## Task requirements
Make a verbatim copy of all the records. Skip every image.

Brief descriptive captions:
%%
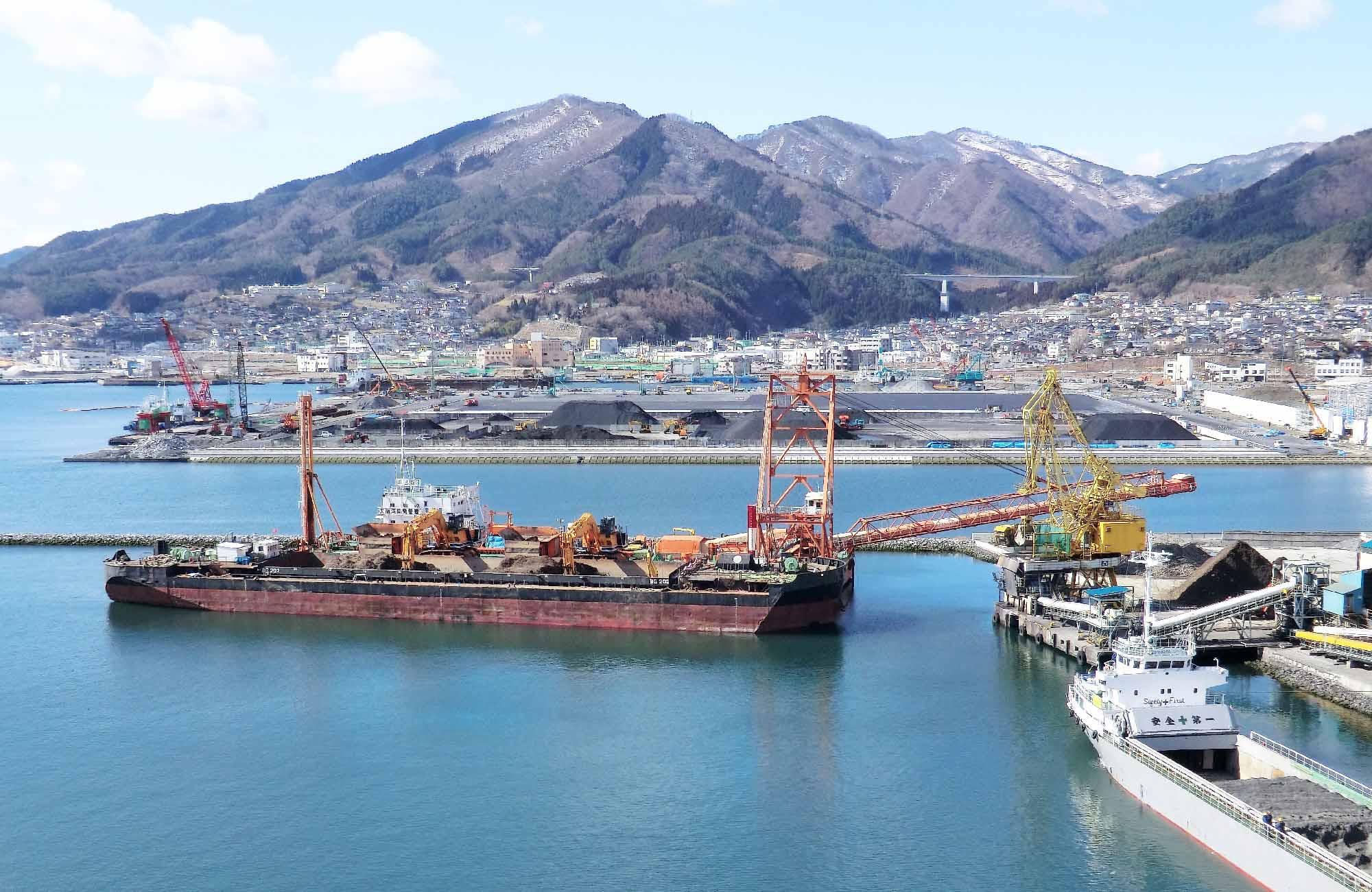 太平洋セメント大船渡工場陸揚げ作業時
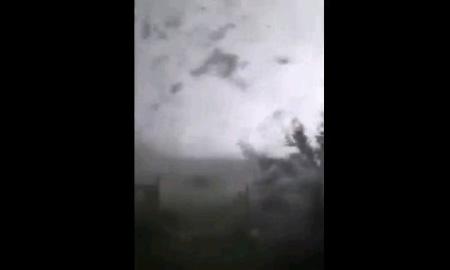 巨大竜巻が目の前に…家に直撃、中にいたときの絶望感が半端ない…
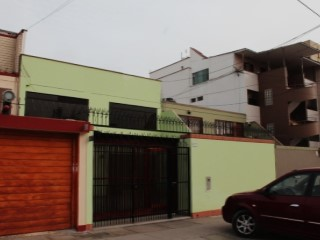 House › Lima | 4 Bedrooms | 2WC
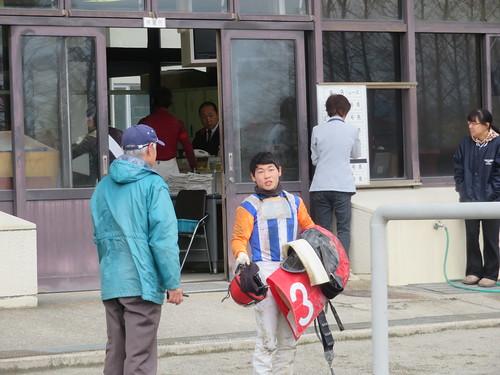 金沢競馬場の枠場の前で会話する中島龍也騎手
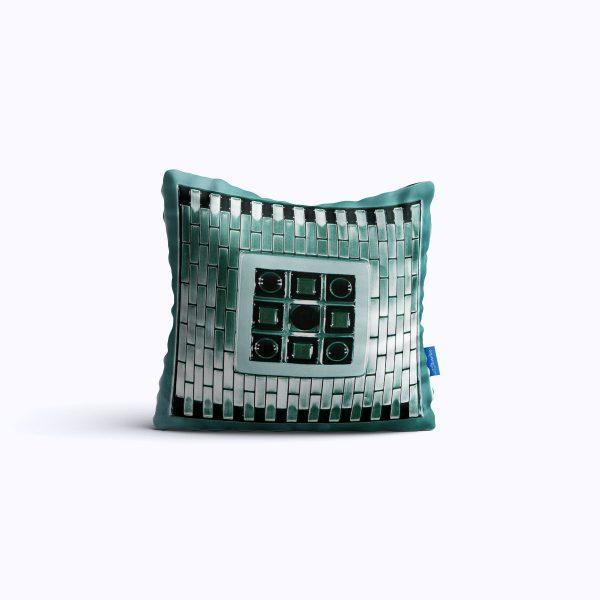 449-Mirrormax-WEB-pillow01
%%
## Result
 太平洋セメント大船渡工場陸揚げ作業時
 巨大竜巻が目の前に…家に直撃、中にいたときの絶望感が半端ない…
 House › Lima | 4 Bedrooms | 2WC
 金沢競馬場の枠場の前で会話する中島龍也騎手
 449-Mirrormax-WEB-pillow01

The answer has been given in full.